Margaret Thatcher, Pinochet et le IIème pilier

Margaret Thatcher, Pinochet et le IIème pilier

Rappelons que la LPP, la loi qui institue le IIème pilier obligatoire, a été proposée par le Conseil fédéral en 1975, dans la foulée de l’échec de l’initiative du Parti Suisse du Travail «pour une véritable retraite populaire», qui prévoyait une AVS couvrant les 60% du revenu le plus favorable sur 5 ans.


A cette époque, la LPP avait reçu l’appui enthousiaste de l’Union syndicale suisse (USS) et du PS suisse (PSS), qui prétendaient qu’ainsi les salarié-e-s pourraient acquérir une influence significative sur l’économie capitaliste par la «révolution inaperçue» du «socialisme des fonds de pension», pour reprendre la formule de 1976 d’un spécialiste en théorie du management, Peter Drucker.1 La loi LPP sera définitivement adoptée par les Chambres en 1985.

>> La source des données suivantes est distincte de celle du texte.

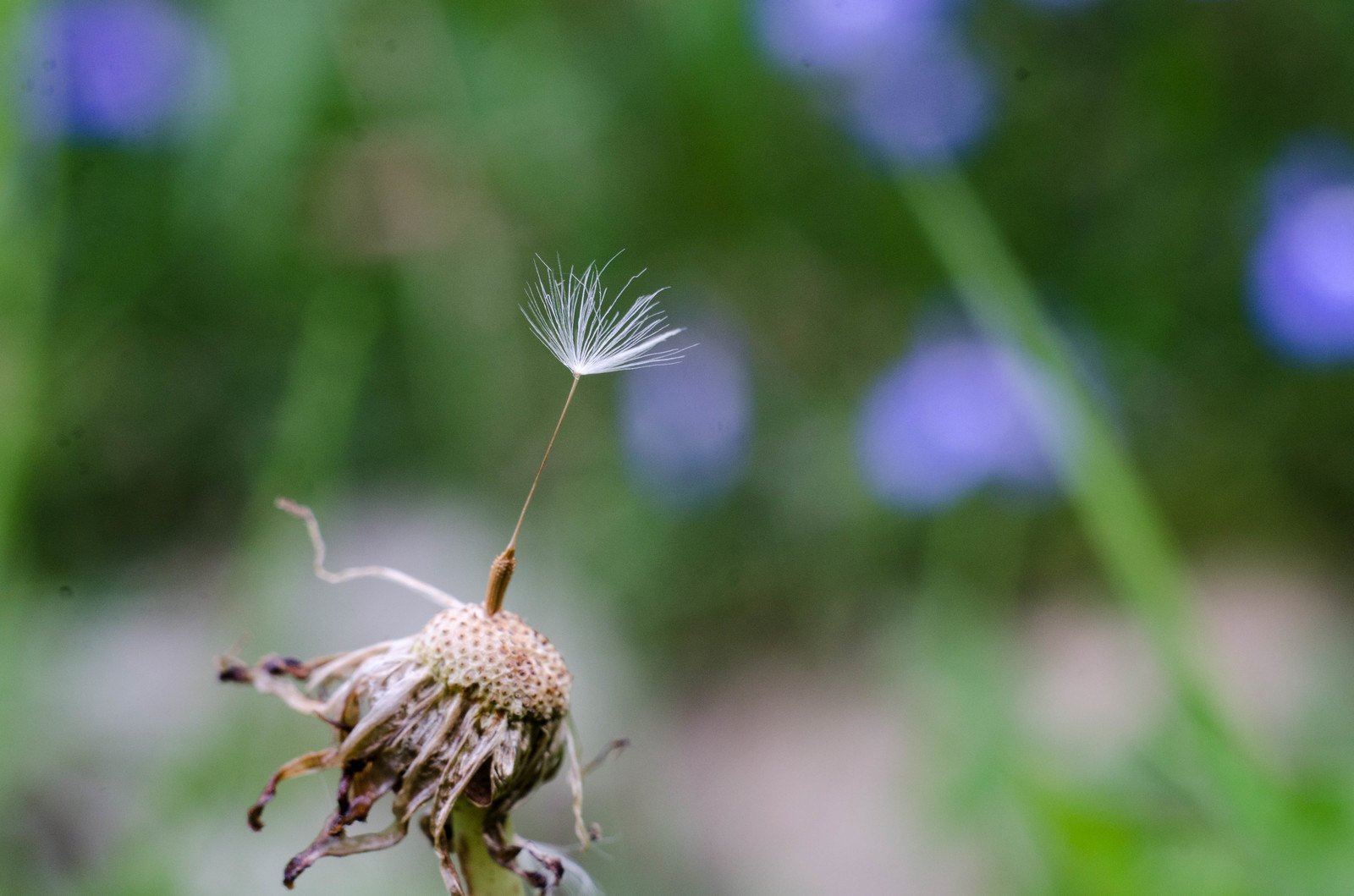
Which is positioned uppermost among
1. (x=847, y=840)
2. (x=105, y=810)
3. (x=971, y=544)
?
(x=971, y=544)

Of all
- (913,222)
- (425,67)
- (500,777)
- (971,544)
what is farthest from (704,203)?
(500,777)

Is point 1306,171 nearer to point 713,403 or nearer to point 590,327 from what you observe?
point 713,403

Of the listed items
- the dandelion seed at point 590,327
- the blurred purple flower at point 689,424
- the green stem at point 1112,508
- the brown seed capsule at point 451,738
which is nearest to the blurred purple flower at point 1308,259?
the green stem at point 1112,508

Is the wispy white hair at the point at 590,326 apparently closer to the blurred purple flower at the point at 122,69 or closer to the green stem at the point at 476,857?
the green stem at the point at 476,857

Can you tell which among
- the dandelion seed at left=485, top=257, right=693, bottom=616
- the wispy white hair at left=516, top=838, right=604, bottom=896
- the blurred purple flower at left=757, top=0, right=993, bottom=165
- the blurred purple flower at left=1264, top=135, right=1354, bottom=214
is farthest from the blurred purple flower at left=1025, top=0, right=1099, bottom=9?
the wispy white hair at left=516, top=838, right=604, bottom=896

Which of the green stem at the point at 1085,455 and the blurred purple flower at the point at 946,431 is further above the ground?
the blurred purple flower at the point at 946,431

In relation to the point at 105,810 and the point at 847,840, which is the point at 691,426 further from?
Result: the point at 105,810

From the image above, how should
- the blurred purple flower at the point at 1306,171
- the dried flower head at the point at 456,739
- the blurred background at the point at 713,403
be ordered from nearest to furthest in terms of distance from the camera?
the dried flower head at the point at 456,739, the blurred background at the point at 713,403, the blurred purple flower at the point at 1306,171
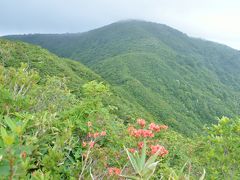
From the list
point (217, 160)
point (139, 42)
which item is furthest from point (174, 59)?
point (217, 160)

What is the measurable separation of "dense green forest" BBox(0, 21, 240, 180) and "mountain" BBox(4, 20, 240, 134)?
342mm

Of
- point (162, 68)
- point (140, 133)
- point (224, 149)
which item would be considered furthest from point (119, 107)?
point (162, 68)

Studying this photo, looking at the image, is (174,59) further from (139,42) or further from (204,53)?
(204,53)

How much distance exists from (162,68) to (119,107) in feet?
178

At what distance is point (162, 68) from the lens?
96250 mm

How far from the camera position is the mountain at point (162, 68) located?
237 ft

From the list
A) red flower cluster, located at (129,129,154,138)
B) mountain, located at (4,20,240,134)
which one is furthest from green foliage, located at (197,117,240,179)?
mountain, located at (4,20,240,134)

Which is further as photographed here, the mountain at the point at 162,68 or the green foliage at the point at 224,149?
the mountain at the point at 162,68

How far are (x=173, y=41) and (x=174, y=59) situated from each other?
1336 inches

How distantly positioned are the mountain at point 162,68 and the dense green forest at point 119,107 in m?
0.34

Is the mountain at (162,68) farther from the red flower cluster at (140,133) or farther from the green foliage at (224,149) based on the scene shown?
the red flower cluster at (140,133)

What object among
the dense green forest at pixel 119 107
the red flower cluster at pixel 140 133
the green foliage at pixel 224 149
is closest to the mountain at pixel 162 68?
the dense green forest at pixel 119 107

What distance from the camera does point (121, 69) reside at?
83500mm

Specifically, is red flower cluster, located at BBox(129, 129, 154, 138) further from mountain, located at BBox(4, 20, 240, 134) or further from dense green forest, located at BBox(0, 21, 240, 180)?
mountain, located at BBox(4, 20, 240, 134)
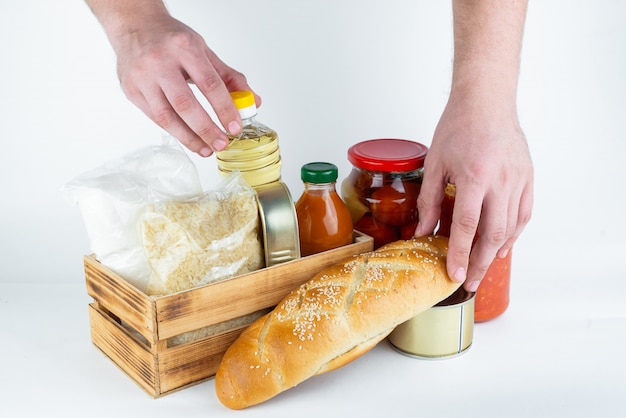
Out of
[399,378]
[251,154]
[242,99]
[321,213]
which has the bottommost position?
[399,378]

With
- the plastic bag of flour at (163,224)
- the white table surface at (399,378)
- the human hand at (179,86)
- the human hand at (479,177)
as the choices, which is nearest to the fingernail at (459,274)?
the human hand at (479,177)

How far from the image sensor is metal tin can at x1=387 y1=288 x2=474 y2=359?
1649 mm

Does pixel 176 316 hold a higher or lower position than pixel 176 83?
lower

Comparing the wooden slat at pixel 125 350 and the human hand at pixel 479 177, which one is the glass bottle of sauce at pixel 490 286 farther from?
the wooden slat at pixel 125 350

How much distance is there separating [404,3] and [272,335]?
3.58 feet

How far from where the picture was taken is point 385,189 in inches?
69.9

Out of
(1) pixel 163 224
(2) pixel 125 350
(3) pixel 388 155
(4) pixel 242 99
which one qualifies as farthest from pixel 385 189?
(2) pixel 125 350

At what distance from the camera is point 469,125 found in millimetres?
1599

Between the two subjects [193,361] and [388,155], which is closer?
[193,361]

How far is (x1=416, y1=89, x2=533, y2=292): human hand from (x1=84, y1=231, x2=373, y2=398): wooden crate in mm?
248

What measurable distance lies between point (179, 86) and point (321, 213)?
38cm

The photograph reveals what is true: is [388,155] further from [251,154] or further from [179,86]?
[179,86]

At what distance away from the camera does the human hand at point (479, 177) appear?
1.56 metres

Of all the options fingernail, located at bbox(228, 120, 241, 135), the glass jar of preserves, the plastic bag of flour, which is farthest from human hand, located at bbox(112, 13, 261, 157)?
the glass jar of preserves
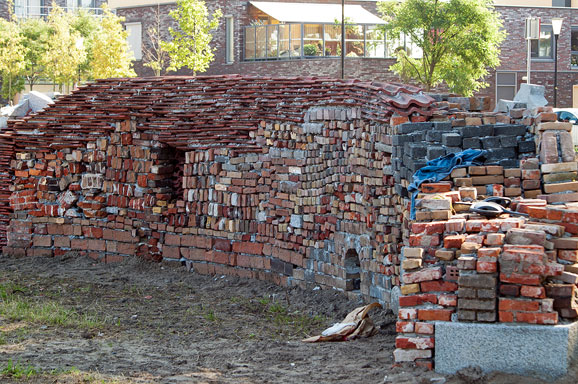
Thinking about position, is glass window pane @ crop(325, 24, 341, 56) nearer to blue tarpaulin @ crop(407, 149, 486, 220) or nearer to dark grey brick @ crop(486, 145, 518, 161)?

Pendant cette même période, il n’y a pourtant que le Chili d’Augusto Pinochet pour introduire un système obligatoire de pensions privées, en 1981. Il est vrai que les généraux et les Chicago boys de Santiago se débarrassent du même coup de leur système de retraite public, plutôt que de le laisser dépérir, comme en Suisse et en Angleterre.2


En 1985, Margaret Thatcher plaide cependant fortement en faveur du modèle suisse de «2ème pilier» obligatoire privé, qu’elle cite en exemple à son cabinet, ce qui a le don d’irriter son Chancelier, Nigel Lawson, qui s’y oppose au nom de la «liberté individuelle» de contracter. Ce dernier évoque ainsi cette controverse dans ses mémoires: «Margaret [me] répondit que les assurances privées obligatoires étaient depuis longtemps la pratique en Suisse. ‘Mais, Premier Ministre, rétorquais-je. ‘c’est bien connu qu’en Suisse, ce qui n’est pas interdit est obligatoire’ (…) Au moins, cessa-t-elle de me lancer la Suisse au visage».3


En pratique, la valeur réelle des rentes servies par l’AVS britannique – le SERPS – a régulièrement diminué depuis par le jeu cumulatif de la non adaptation à la croissance des salaires et d’amputations diverses. Elles ont ainsi passé en quelques années de 20% à 14% du salaire masculin moyen. Il n’en fallait pas plus pour rendre les fonds de pension pratiquement «obligatoires», à qui ne peut pas se contenter d’une très maigre retraite publique…


(jb)

  1. Peter Drucker, The Unseen Revolution. How Pension Fund Socialism Came to America, New York et Londres, 1976.
  2. Robin Blackburn, Banking on Death or Investing in Life. The History and Future of Pensions, Londres & New York, 2002.
  3. Nigel Lawson, The View From N° 11, Londres, 1992.